Quedé sorprendida por mi atrevimiento. Él también puso cara de sorpresa.

—¿En serio?

Parecía su expresión favorita.

—Pues claro —repuse—. Para mí la música es lo más importante de la vida.

—¡Para mí también!

Estaba tan entusiasmado que se apoyaba en una pierna y luego en otra, como si saltara. Yo también tuve ganas de saltar.

—Sólo nos queda una tanda —dijo—. ¿Quieres que vayamos a tomar un refresco con helado cuando acabe?

—¿Qué quieres decir, que salgamos? —Acababa de aprender la palabra.

—Exacto. —Miró su reloj—. Acabaremos de tocar dentro de tres cuartos de hora, a las once. Luego te acompaño a casa.

—Vivo en Bensonhurst. Está muy lejos.

—Por mí como si vives en Alaska. Mientras me dejes invitarte a un refresco con helado…

¡Qué joven! ¡Y qué dulce!

—Vale, me parece bien. —Nunca había probado un refresco con helado.
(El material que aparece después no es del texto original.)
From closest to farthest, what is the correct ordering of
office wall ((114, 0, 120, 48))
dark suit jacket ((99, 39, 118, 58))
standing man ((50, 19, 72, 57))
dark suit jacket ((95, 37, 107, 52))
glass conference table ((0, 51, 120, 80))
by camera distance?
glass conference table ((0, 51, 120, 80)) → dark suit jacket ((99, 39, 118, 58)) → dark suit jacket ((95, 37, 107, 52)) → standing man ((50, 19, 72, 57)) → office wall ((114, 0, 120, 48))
Se giró hacia el escenario, al que empezaban a volver sus compañeros.

—Espérame. ¡Ah, y acuérdate de que cuando toque Stardust será para ti!

La encargada de Myers Fountain, Ida Cohen, conocía a Vinnie y respondió con un guiño a la petición de preparar «el mejor refresco con helado de chocolate para la señorita Levy». Nos sentamos frente a frente en un reservado y empezamos a hablar. A veces mis rodillas chocaban con las suyas. Era uno de los reservados del fondo, bastante íntimo. Ida le dijo a Vinnie que a ver cómo se portaba con una chica tan guapa. Él se ruborizó un poco y prometió que bien.

Me dijo que acababa de salir del instituto Erasmus Hall, y que estaba trabajando en la tienda de frutas y verduras de su tío Gino, en la avenida Gravesend, debajo del ferrocarril elevado, llevando cajas, amontonando berenjenas y llenando la heladera desde que amanecía hasta que se ponía el sol. Luego, si había algún bolo, una actuación para el grupo, podía tocar el clarinete. Su padre, peón de albañil, se ganaba bastante bien la vida. Gracias a ello Vinnie podía quedarse casi todo lo que cobraba. Por eso había podido comprarse un clarinete tan bueno, y por eso presumió de poder llevarme a un concierto de Artie Shaw.

Tenía cuatro hermanos, dos niños y dos niñas, todos menores que él y en diversos cursos del colegio. Después del tema familiar pasó al deporte, le encantaba el baloncesto, juego que yo conocía muy vagamente, al instituto (le gustaban la lengua y la historia, pero no las matemáticas, las ciencias ni el latín) y a las chicas con las que salía, a ninguna de las cuales daba mucho valor. Aún estaba esperando su primer «gran amor». A juzgar por su mirada, era posible que lo hubiera encontrado en mí.

Hablaba tanto que no me hizo falta decir nada. Mejor, porque no tenía ganas de contar mi historia. Era una asesina, y a veces me sentía viuda. Supuse que Vinnie no llegaría a acumular tanta experiencia como yo en toda su vida, pero me gustaba oírle hablar, y me gustaba que fuera tan intenso. No habría tenido que esmerarse tanto para causar buena impresión, pero me enternecieron sus esfuerzos por parecer sofisticado. Si hubiera sido una persona más refinada, es posible que no hubiera vuelto a verle.

La cuestión es que acepté su ofrecimiento de llevarme a casa, y, aunque mis tíos vivían casi a dos kilómetros, decidimos no coger el autobús, sino ir a pie, porque hacía una noche muy agradable. Mientras caminábamos me di cuenta de que le habría gustado cogerme la mano o pasarme un brazo por el hombro, lo cual me habría parecido perfecto, pero era demasiado tímido para tomar la iniciativa, y yo no hice nada para animarle.

Llegamos a casa más tarde de las doce y media. En la entrada había luz, pero en las ventanas no, señal de que mis tíos no estaban bastante preocupados por mí como para esperarme despiertos. Saqué la llave del bolso, pero no me giré hacia la puerta. Nos miramos sin saber qué hacer.

—¿Podré volver a verte? —se atrevió a decir Vinnie al cabo.

—Esperaba que lo dijeras.

—Pues quedamos en Myers mañana a las ocho. ¿Sabrás encontrarlo?

No tenía ni idea.

—Sí, descuida.

—Muy bien. —Puso cara de alivio, como si acabara de superar una prueba—. Hasta mañana.

Le vi marcharse. Parecía tan joven e inexperto que me pregunté por qué había aceptado salir con él. La respuesta no era difícil. Quizá fuera inocente, y a su manera ingenuo, pero su música tenía madurez. Lo más importante era que estaba protegido y mimado. Que era optimista. Quizá pudiera enseñarme algo de eso.